• [What you will do] An exact copy of the records below is needed, with every picture left out.

• [Working data]

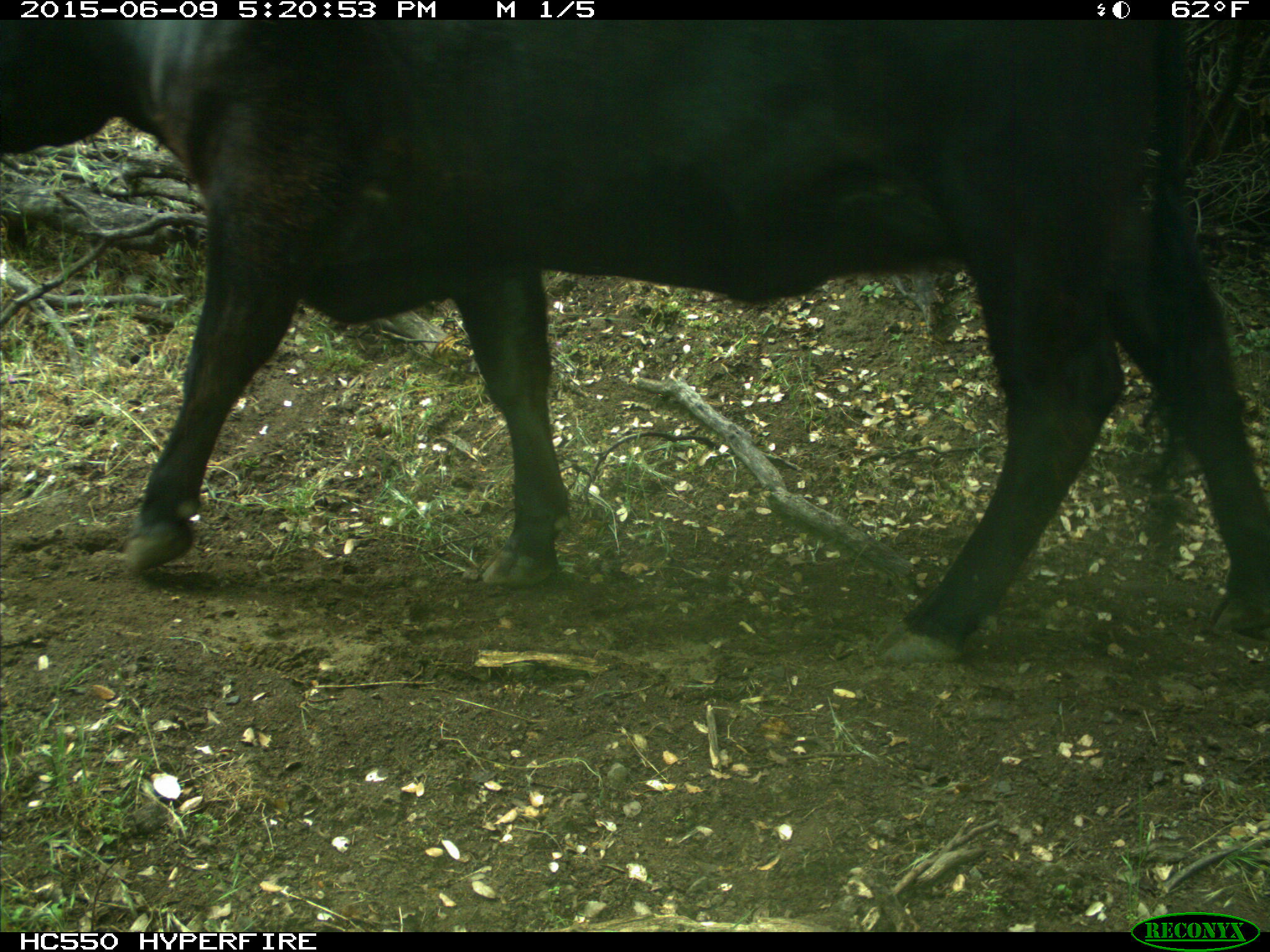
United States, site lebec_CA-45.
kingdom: Animalia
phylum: Chordata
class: Mammalia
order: Artiodactyla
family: Bovidae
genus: Bos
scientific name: Bos taurus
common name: domestic cow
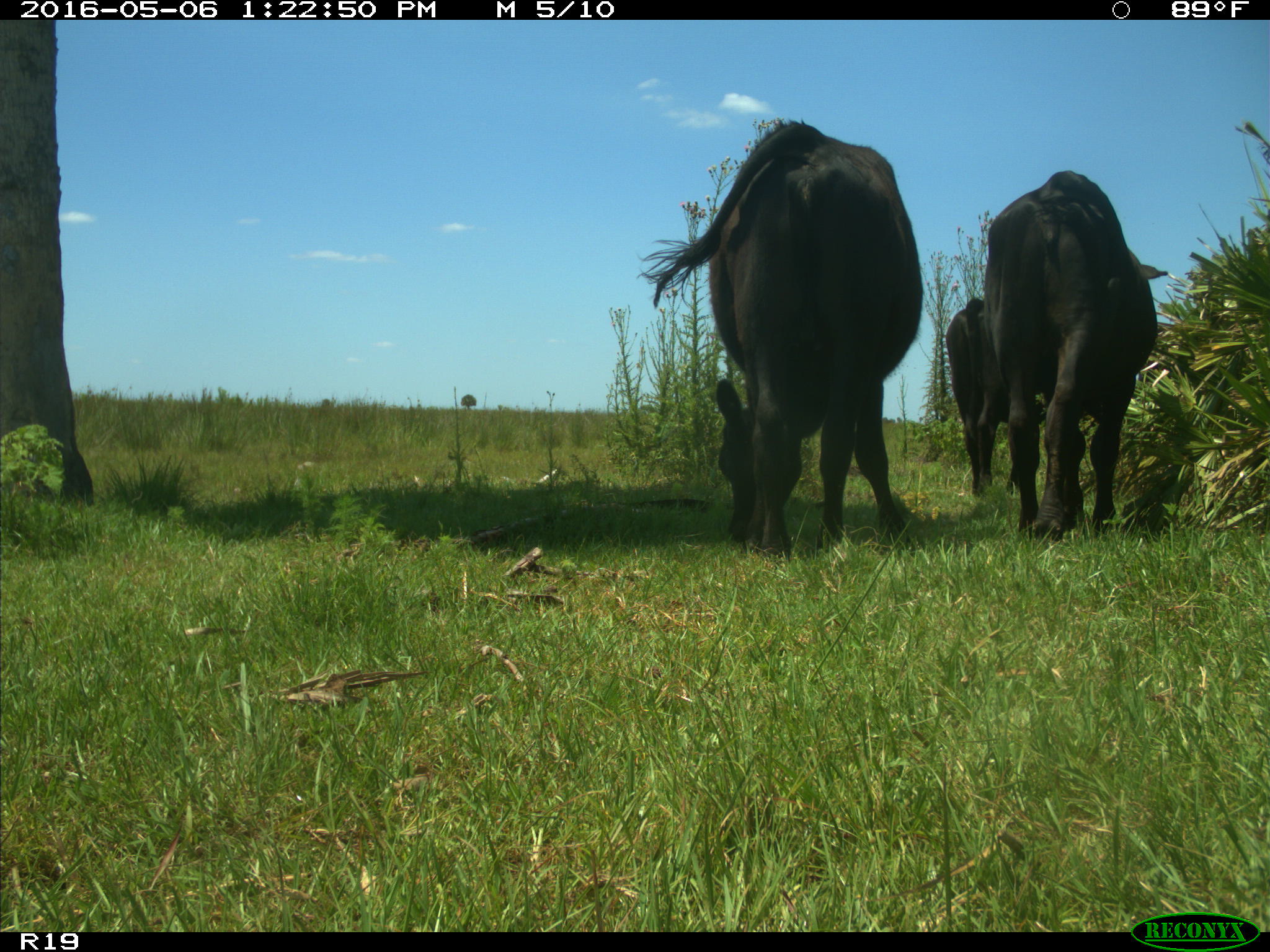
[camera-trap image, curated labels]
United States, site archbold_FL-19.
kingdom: Animalia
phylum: Chordata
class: Mammalia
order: Artiodactyla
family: Bovidae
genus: Bos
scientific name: Bos taurus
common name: domestic cow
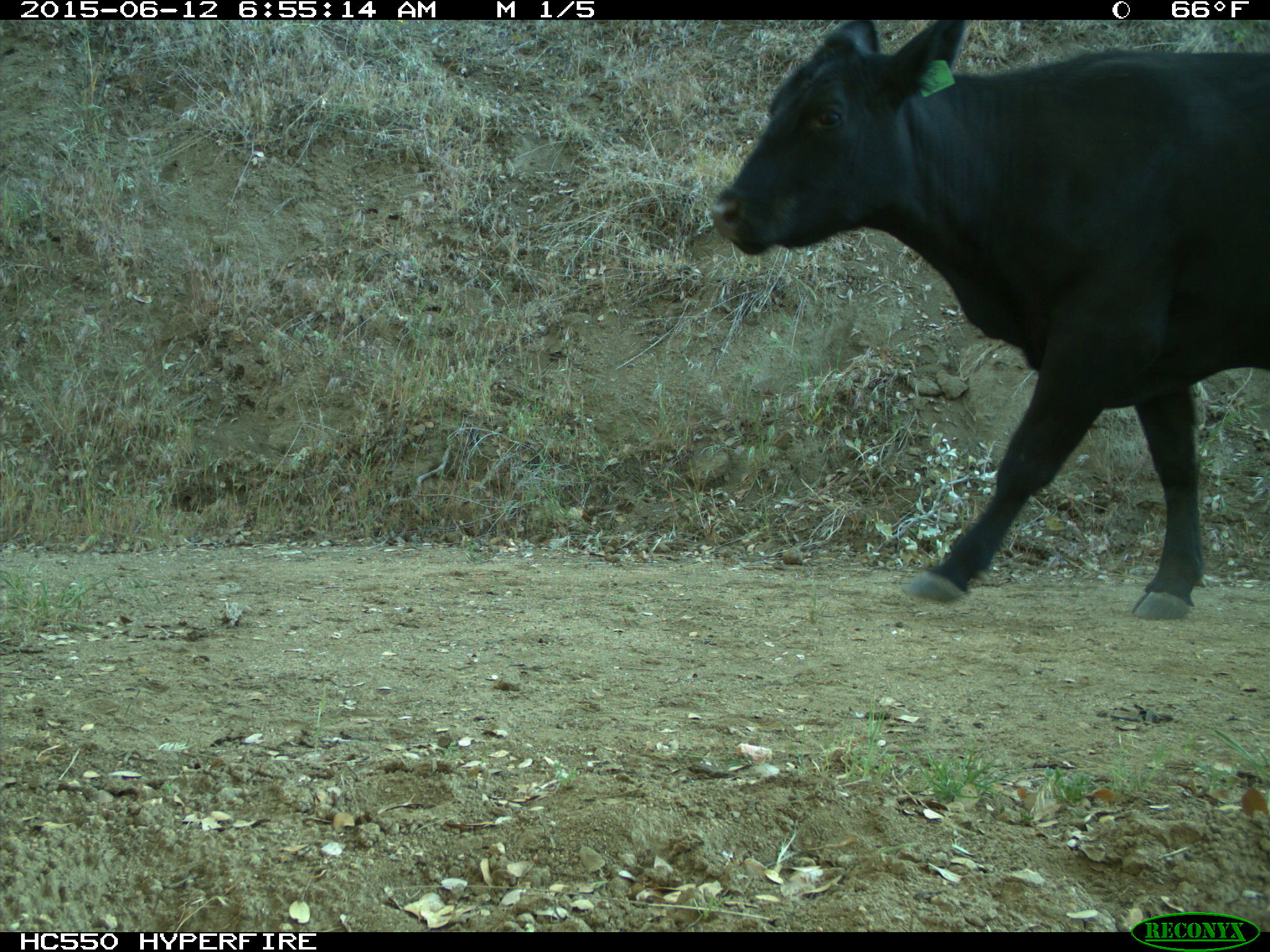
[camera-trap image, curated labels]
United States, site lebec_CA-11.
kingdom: Animalia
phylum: Chordata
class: Mammalia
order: Artiodactyla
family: Bovidae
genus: Bos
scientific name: Bos taurus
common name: domestic cow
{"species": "Bos taurus (domestic cow)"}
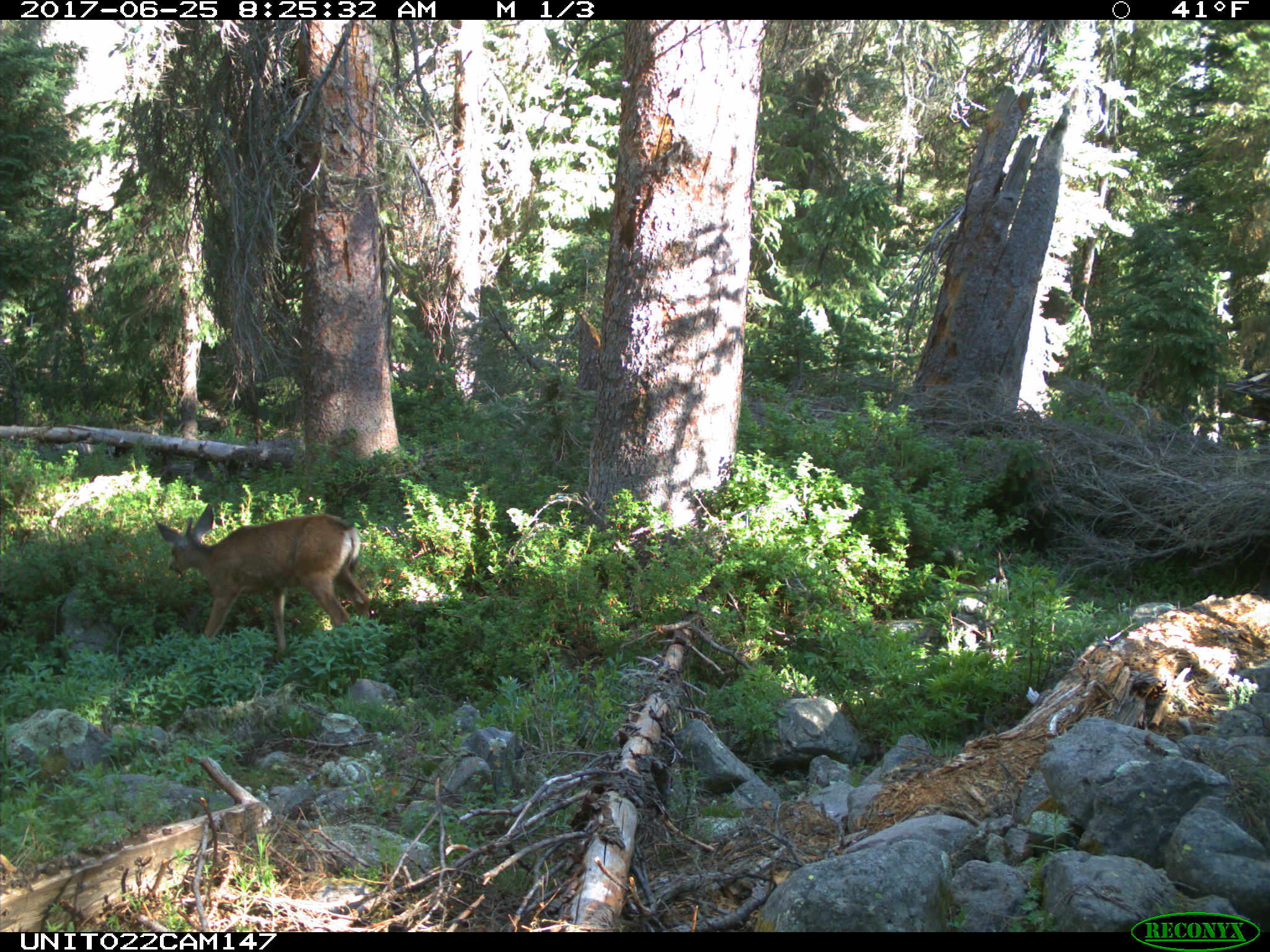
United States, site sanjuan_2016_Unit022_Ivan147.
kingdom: Animalia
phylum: Chordata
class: Mammalia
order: Artiodactyla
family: Cervidae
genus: Odocoileus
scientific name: Odocoileus hemionus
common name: mule deer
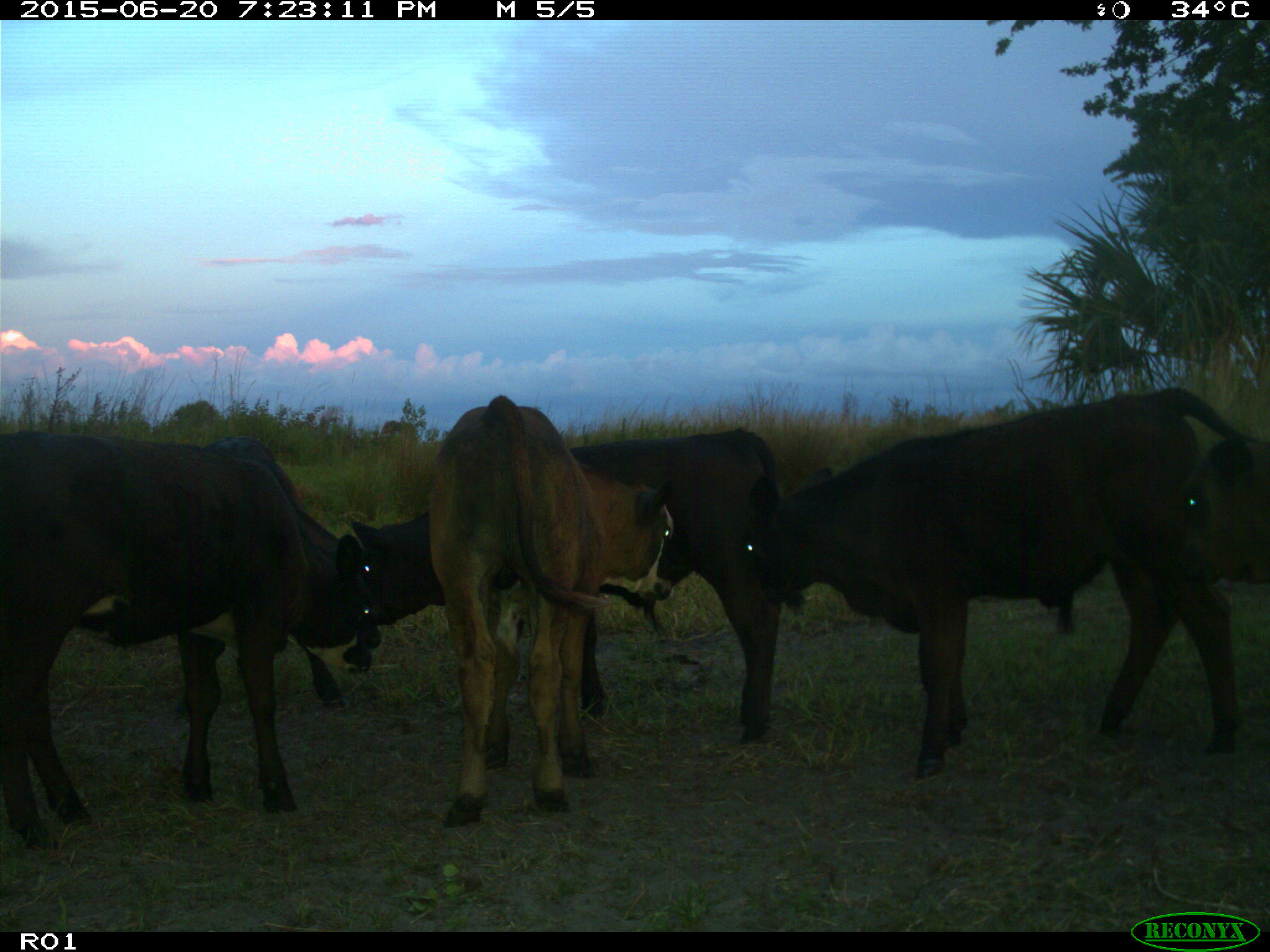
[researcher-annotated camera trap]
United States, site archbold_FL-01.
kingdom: Animalia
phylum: Chordata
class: Mammalia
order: Artiodactyla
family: Bovidae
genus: Bos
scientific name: Bos taurus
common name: domestic cow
Bos taurus (domestic cow).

• [Your response]
United States, site lebec_CA-45.
kingdom: Animalia
phylum: Chordata
class: Mammalia
order: Artiodactyla
family: Bovidae
genus: Bos
scientific name: Bos taurus
common name: domestic cow
[camera-trap image, curated labels]
United States, site archbold_FL-19.
kingdom: Animalia
phylum: Chordata
class: Mammalia
order: Artiodactyla
family: Bovidae
genus: Bos
scientific name: Bos taurus
common name: domestic cow
[camera-trap image, curated labels]
United States, site lebec_CA-11.
kingdom: Animalia
phylum: Chordata
class: Mammalia
order: Artiodactyla
family: Bovidae
genus: Bos
scientific name: Bos taurus
common name: domestic cow
{"species": "Bos taurus (domestic cow)"}
United States, site sanjuan_2016_Unit022_Ivan147.
kingdom: Animalia
phylum: Chordata
class: Mammalia
order: Artiodactyla
family: Cervidae
genus: Odocoileus
scientific name: Odocoileus hemionus
common name: mule deer
[researcher-annotated camera trap]
United States, site archbold_FL-01.
kingdom: Animalia
phylum: Chordata
class: Mammalia
order: Artiodactyla
family: Bovidae
genus: Bos
scientific name: Bos taurus
common name: domestic cow
Bos taurus (domestic cow).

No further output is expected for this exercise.